_YOUR OBJECTIVE_. Write out every line of the listing below as a numbered list, skipping blank lines. Leave the pictures out of your answer.

_Collected data_.
--- begin ---

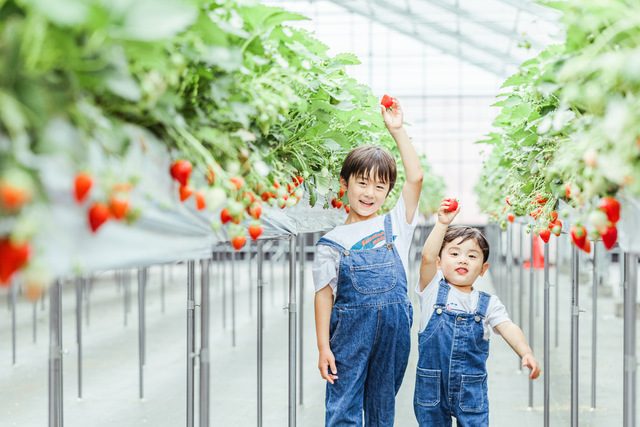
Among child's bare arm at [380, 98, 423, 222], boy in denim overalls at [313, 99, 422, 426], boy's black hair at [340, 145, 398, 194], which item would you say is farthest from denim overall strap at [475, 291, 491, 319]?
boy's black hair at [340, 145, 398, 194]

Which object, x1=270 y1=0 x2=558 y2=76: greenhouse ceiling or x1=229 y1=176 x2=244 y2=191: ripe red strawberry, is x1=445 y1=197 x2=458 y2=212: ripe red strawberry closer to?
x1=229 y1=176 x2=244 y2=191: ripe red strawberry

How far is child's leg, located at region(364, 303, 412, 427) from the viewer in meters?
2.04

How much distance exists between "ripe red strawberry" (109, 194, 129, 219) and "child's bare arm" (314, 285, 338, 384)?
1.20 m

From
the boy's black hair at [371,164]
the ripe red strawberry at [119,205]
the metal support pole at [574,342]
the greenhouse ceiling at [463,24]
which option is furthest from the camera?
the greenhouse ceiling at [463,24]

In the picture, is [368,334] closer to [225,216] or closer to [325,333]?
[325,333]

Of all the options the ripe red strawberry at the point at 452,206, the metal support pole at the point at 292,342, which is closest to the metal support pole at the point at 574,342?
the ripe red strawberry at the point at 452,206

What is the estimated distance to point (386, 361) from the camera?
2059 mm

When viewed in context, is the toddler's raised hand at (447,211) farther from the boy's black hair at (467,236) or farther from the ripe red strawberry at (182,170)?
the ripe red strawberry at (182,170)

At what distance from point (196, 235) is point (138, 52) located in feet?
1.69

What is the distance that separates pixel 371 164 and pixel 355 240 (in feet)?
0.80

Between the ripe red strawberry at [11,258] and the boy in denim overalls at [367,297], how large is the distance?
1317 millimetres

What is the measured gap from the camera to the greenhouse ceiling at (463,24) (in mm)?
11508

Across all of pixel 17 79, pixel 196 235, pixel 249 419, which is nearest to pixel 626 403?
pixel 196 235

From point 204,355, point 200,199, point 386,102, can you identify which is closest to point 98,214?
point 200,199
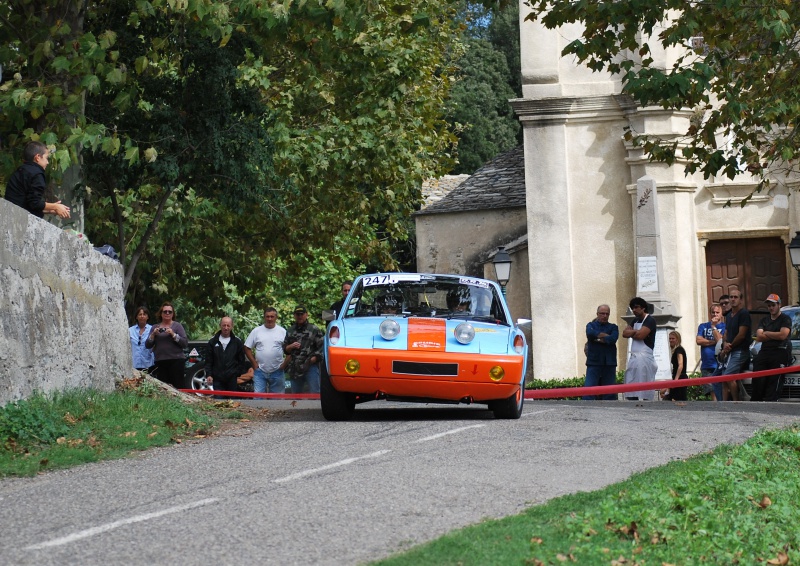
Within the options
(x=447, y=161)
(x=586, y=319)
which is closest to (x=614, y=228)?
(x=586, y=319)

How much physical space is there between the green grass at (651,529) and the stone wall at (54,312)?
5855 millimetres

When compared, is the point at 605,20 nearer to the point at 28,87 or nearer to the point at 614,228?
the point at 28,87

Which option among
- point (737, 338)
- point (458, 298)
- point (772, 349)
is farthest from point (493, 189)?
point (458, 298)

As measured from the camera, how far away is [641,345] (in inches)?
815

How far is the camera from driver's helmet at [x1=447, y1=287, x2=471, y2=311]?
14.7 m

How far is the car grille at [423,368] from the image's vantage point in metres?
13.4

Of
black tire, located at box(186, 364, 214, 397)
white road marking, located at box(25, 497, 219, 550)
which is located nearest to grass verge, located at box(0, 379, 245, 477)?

--- end ---

_ANSWER TO THE PROBLEM_.
1. Among child's bare arm at [380, 98, 423, 222], boy in denim overalls at [313, 99, 422, 426], boy's black hair at [340, 145, 398, 194], which item would you say is farthest from denim overall strap at [475, 291, 491, 319]?
2. boy's black hair at [340, 145, 398, 194]
3. Which object, x1=270 y1=0 x2=558 y2=76: greenhouse ceiling or x1=229 y1=176 x2=244 y2=191: ripe red strawberry, is x1=445 y1=197 x2=458 y2=212: ripe red strawberry closer to?
4. x1=229 y1=176 x2=244 y2=191: ripe red strawberry
5. How far is child's leg, located at region(364, 303, 412, 427) from the viewer in meters?
6. 2.04
7. How much distance exists between "ripe red strawberry" (109, 194, 129, 219) and "child's bare arm" (314, 285, 338, 384)?
8. 1.20 m
9. From
10. the boy's black hair at [371,164]
11. the ripe red strawberry at [119,205]
12. the metal support pole at [574,342]
13. the greenhouse ceiling at [463,24]
14. which option is furthest from the camera?
15. the greenhouse ceiling at [463,24]
16. In the picture, is [368,334] closer to [225,216] or closer to [325,333]?
17. [325,333]
18. Of all the options the ripe red strawberry at the point at 452,206, the metal support pole at the point at 292,342, which is closest to the metal support pole at the point at 574,342?
19. the ripe red strawberry at the point at 452,206
20. What is the estimated distance to point (386, 361) from the camera?
21. 2059 mm
22. When viewed in context, is the toddler's raised hand at (447,211) farther from the boy's black hair at (467,236) or farther from the ripe red strawberry at (182,170)?
23. the ripe red strawberry at (182,170)
24. At what distance from point (196, 235) is point (138, 52) located in feet?
25. 1.69
26. What is the distance that separates pixel 371 164 and pixel 355 240 (in feet)?
27. 0.80
28. Between the ripe red strawberry at [11,258] and the boy in denim overalls at [367,297], how large is the distance?
29. 1317 millimetres
30. What is the measured gap from the camera to the greenhouse ceiling at (463,24) (in mm)?
31. 11508
32. Across all of pixel 17 79, pixel 196 235, pixel 249 419, which is nearest to pixel 626 403?
33. pixel 196 235
34. From point 204,355, point 200,199, point 386,102, can you identify which is closest to point 98,214?
35. point 200,199
36. Within the options
37. (x=447, y=161)
38. (x=586, y=319)
39. which is closest to (x=614, y=228)?
40. (x=586, y=319)
41. How much physical space is there between the green grass at (651,529) and the stone wall at (54,312)?
42. 5855 millimetres
43. When compared, is the point at 605,20 nearer to the point at 28,87 or nearer to the point at 614,228?
44. the point at 28,87
45. Which option among
46. - point (737, 338)
47. - point (458, 298)
48. - point (772, 349)
49. is farthest from point (493, 189)?
50. point (458, 298)
51. As measured from the camera, how far away is [641,345] (in inches)?
52. 815
53. How far is the camera from driver's helmet at [x1=447, y1=287, x2=471, y2=311]?
54. 14.7 m
55. How far is the car grille at [423,368] from the image's vantage point in metres?
56. 13.4
57. Of
58. black tire, located at box(186, 364, 214, 397)
59. white road marking, located at box(25, 497, 219, 550)
60. which is located nearest to grass verge, located at box(0, 379, 245, 477)?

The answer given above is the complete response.